*Task requirements:* Repeat, word for word, the stretch of the Rhymney coal mining passage below from "The railway followed" through "sustain the population.".

*Supplied text:*
The railway followed and by the 1850s several coal pits were sunk adding to the industrialisation. Finding the coal they craved, at its height there were up to 30 working mines providing work for up to 4,000 people. The school could accommodate 180 pupils. For the minority not involved in mining, the surrounding area remained as farm land, sheep being a major source of income. The ironworks closed in 1891, leaving King Coal to sustain the population.

While coal might bring material wealth (to some) and improvements for others, there was of course a price to pay. Men suffered ill health and injury. The wild green countryside turned black with coal dust. Rhymney became a pit village, reliant on the collieries. In 1991 the last mine closed in the valley, leaving bitterness, hardship and unemployment.

*Information shown:*
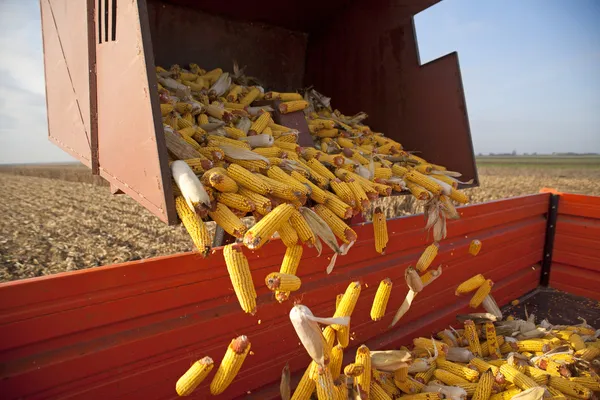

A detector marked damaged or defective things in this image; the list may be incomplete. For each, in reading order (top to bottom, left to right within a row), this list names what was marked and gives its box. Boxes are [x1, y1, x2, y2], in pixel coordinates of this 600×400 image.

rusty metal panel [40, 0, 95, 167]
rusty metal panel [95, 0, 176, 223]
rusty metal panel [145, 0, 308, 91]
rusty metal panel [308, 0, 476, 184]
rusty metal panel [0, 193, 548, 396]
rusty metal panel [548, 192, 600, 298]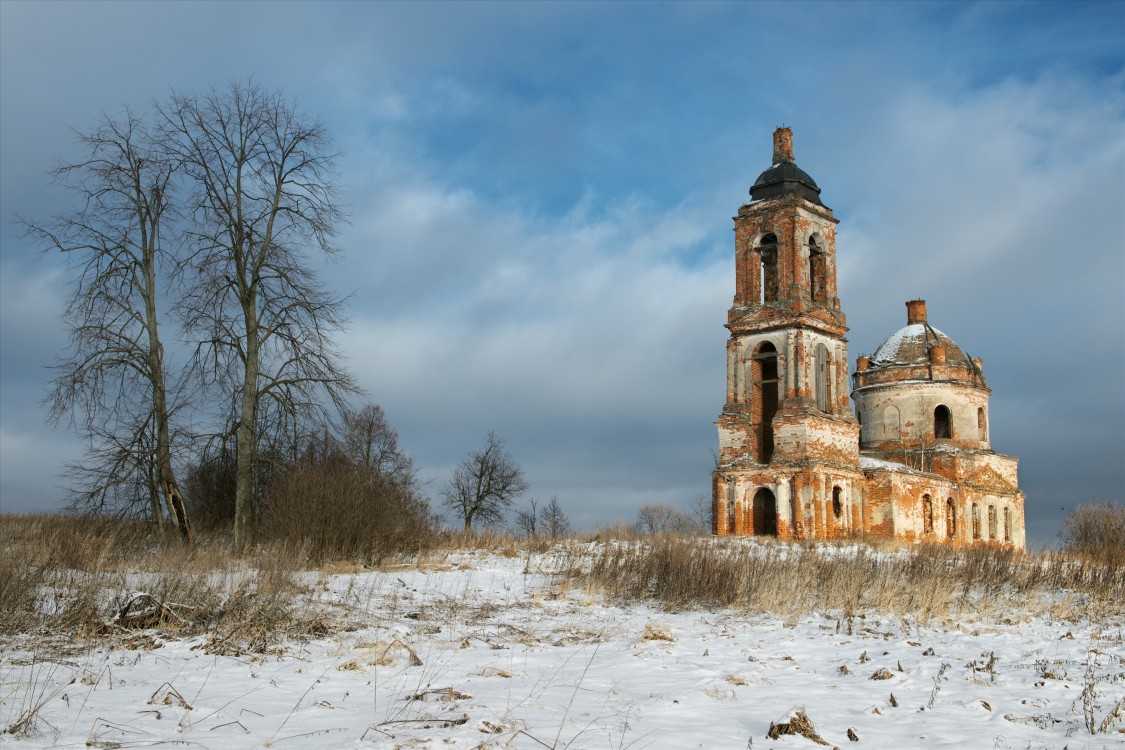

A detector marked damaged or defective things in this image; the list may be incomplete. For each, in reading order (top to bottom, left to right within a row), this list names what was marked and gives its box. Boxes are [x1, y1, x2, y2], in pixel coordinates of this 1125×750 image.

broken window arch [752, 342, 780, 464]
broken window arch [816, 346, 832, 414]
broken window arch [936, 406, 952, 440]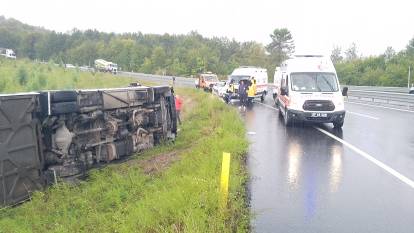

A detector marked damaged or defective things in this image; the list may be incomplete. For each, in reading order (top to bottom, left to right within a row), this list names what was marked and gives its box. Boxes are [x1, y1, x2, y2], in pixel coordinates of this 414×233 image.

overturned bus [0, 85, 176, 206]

*Solved exercise:*
The railway followed and by the 1850s several coal pits were sunk adding to the industrialisation. Finding the coal they craved, at its height there were up to 30 working mines providing work for up to 4,000 people. The school could accommodate 180 pupils. For the minority not involved in mining, the surrounding area remained as farm land, sheep being a major source of income. The ironworks closed in 1891, leaving King Coal to sustain the population.